Farmers may be sceptical of yet another attempt – this time nationally – to wind back water use in the Murray Darling Basin to more sustainable levels and are concerned about what this might mean for existing entitlements.
But the new Murray Darling Basin Authority chairman Mike Taylor said farmers' rights must and will be clearly defined.
He said they will also be transparent, but will explicitly detail all the risks associated with holding a water entitlement in a future with less water.
While recent high-profile purchases of water for the environment have dominated attention given to the Government's national reforms of the Murray Darling, the MDBA last week released a new "concept statement" which outlines the steps the authority will go through to develop this new national management plan and ultimately cap ground and surface water extractions.
A proposed plan will be released in July next year for comment, with a final plan in out in 2011.
One of the most important changes with this plan will be having clear consistent property rights right across the basin, Mr Taylor said.
"What is meant by water in one part of the basin is understood (differently) in another part of the basin," Mr Taylor said.
"There will be clear registers of those rights and farmers can actually get clarity about what is available.
"Importantly there need to be clear trading regimes so when trades take place people generally understand what is happening."
Mr Taylor said he could understand the anxieties of farmers as their communities entered another period of water planning.
He said a continual shifting of the goal posts in terms of cuts in allocation were a good indication of the poor decisions of the past.
"We've been issuing water property rights as though we knew what future rainfall was going to look like and what future certainty was going to look like in terms of climate, or climate variability, and this is what we are now paying the price for," Mr Taylor said.
"We made all those water allocation decisions then we've been confronted with a decade of dramatically less inflow.
"So a critical part of the future is being much clearer about what the certainties might be around your property right and what the risks are that you're going to carry with it.
"As a nation we gave farmers a large amount of water with a hand over the heart and a promise that would always be provided.
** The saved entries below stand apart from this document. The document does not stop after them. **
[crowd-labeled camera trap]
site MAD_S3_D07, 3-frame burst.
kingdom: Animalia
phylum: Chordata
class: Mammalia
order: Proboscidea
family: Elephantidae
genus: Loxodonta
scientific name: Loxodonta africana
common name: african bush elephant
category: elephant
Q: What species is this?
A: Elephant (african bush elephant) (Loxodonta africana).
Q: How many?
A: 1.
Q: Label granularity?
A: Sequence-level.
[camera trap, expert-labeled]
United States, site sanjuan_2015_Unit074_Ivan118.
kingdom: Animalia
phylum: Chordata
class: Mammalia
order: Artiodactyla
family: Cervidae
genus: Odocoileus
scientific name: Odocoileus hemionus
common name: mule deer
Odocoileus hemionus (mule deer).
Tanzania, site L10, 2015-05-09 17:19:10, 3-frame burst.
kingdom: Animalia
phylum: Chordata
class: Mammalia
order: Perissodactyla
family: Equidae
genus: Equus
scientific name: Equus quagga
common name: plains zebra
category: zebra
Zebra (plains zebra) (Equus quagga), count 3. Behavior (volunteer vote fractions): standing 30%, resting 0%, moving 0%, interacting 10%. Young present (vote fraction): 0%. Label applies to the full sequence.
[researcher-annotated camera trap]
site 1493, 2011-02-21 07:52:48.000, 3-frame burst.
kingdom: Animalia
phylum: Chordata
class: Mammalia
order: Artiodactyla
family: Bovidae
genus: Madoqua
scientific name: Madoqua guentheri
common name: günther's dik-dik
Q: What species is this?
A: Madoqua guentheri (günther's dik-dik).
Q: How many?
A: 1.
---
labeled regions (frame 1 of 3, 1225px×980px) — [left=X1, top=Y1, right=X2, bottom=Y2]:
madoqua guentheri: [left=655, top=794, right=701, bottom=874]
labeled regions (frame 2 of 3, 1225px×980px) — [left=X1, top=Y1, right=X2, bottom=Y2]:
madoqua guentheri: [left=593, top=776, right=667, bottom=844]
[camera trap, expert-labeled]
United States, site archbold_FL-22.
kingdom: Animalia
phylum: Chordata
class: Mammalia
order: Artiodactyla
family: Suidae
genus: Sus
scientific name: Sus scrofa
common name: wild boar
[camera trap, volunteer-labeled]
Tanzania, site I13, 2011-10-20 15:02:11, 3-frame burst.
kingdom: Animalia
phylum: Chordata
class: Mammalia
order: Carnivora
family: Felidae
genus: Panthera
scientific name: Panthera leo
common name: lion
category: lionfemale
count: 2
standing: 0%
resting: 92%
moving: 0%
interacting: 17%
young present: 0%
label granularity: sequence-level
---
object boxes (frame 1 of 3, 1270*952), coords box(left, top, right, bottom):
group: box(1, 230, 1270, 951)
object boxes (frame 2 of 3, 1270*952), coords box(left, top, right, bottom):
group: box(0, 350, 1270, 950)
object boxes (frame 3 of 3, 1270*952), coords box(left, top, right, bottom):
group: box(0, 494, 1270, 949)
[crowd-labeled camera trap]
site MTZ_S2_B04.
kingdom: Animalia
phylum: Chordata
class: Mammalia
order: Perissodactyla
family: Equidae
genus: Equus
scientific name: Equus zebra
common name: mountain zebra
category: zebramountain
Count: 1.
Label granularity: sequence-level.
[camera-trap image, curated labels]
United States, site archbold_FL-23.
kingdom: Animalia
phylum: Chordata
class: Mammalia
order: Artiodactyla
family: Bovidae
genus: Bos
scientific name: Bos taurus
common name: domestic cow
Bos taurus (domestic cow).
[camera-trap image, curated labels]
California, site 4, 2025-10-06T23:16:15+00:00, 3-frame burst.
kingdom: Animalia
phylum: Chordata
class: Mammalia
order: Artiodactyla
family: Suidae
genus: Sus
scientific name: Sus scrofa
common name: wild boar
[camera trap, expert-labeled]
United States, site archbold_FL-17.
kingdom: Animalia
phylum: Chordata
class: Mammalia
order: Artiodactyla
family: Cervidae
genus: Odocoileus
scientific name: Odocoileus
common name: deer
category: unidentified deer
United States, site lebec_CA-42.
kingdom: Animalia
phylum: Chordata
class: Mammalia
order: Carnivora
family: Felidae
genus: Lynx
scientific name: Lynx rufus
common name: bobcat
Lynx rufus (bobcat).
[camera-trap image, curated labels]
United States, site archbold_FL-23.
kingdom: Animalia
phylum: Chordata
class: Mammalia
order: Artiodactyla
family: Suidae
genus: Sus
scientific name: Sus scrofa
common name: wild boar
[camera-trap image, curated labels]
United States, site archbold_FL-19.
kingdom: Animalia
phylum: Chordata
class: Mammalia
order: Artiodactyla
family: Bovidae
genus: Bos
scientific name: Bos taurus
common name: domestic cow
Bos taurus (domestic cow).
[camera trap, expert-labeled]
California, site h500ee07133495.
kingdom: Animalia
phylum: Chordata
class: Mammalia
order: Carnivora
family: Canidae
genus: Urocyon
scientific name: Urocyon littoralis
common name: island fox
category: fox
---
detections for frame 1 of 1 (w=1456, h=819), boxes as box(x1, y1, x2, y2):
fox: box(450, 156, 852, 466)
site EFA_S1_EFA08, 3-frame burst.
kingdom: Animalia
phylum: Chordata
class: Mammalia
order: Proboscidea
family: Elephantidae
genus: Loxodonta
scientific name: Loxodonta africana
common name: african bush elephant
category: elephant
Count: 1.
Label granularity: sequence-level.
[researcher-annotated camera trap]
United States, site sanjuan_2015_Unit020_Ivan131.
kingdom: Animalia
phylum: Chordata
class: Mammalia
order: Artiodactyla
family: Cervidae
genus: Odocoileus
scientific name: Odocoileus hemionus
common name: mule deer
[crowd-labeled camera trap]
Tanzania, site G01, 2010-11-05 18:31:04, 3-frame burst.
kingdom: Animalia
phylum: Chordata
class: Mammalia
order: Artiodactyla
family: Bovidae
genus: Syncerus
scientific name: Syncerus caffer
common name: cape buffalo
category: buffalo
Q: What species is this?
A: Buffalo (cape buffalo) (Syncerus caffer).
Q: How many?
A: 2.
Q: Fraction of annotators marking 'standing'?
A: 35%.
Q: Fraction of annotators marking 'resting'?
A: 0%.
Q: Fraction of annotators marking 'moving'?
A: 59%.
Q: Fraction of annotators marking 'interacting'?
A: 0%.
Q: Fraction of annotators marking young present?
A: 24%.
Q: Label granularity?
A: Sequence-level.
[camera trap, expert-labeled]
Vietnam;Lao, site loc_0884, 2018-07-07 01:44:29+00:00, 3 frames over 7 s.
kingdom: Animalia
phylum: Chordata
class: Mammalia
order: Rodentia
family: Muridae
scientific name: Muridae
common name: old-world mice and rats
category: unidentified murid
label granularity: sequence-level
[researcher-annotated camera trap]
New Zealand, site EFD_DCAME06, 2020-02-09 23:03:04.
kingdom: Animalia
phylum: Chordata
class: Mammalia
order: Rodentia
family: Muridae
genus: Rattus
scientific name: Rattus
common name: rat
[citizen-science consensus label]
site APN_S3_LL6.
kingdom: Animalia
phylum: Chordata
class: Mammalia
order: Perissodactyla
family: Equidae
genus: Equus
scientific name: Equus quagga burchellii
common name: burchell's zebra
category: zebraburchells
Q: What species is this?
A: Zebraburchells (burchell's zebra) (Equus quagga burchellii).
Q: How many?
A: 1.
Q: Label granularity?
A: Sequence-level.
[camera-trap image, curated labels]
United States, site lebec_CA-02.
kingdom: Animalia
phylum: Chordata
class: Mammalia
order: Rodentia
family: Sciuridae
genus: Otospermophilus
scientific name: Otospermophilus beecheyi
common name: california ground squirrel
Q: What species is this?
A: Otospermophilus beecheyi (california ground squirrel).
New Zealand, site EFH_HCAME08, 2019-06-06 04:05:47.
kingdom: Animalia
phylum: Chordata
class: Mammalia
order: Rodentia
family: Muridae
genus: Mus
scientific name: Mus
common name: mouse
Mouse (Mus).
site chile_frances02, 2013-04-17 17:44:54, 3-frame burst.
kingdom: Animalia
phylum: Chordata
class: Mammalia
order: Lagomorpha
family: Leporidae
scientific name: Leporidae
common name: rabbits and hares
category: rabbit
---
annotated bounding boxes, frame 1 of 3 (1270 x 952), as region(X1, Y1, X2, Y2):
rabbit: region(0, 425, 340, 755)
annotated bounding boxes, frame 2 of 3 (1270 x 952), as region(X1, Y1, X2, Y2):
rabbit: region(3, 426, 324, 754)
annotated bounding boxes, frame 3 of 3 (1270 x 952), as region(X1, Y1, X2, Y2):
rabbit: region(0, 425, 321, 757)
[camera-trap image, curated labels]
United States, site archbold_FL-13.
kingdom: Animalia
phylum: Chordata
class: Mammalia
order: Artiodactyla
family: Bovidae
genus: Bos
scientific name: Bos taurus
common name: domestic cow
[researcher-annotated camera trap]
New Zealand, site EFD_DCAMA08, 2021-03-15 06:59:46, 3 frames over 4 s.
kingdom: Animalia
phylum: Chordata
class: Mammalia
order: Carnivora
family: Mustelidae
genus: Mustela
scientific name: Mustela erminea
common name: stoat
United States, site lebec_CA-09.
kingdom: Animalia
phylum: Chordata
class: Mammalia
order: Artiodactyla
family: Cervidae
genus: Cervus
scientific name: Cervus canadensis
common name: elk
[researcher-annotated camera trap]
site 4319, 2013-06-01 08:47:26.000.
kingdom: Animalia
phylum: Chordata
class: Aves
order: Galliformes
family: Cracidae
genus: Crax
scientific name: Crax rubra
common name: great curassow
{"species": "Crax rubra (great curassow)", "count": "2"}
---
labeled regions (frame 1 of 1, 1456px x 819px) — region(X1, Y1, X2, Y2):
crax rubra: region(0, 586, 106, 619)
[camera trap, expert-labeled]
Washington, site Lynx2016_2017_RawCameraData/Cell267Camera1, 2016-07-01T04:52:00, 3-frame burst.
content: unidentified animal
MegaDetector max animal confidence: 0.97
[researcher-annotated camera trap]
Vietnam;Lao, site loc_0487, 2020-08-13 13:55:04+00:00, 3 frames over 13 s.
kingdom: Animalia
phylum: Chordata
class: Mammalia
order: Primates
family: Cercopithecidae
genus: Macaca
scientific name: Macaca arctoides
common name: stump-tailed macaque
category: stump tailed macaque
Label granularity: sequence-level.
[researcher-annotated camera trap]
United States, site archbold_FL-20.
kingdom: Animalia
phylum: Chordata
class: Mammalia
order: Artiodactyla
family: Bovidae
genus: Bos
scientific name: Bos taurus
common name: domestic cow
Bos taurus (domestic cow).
But there was no good basis for it."
Mr Taylor, who grew up at Donald in country Victoria, said he can still see a major role for irrigation and agriculture in the Murray Darling Basin.
"I don't think there's any doubt that the role of irrigation would continue to be a significant part but it will have to be within the new sustainable limits that are going to be determined off the back of environmental, scientific and knowledge-based information," he said.
"I don't think there's any doubt that we are going to see some very high productivity coming from that water and high-value being delivered from it.
"When water becomes scarce we actually put better systems in place to get much better productivity from it.
"I don't think we should see anything that the authority's undertaking other than working to put an environment in place that actually sustains and improves significantly a very degraded environment."
That said, Mr Taylor made it clear the status quo was not going to continue, although he argues there have already been significant changes to the way water is used and what it is used for.
"A very simple way of looking at this is the way in which the basin is used for irrigation compared to 25 years ago – this has already changed very dramatically," he said.
"There was once a time when water in the basin was used extensively for wheat production and fat lamb grazing.
"That no longer occurs and one would expect that in changes in practices and greater efficiency in water use you would see a different set of industries evolving."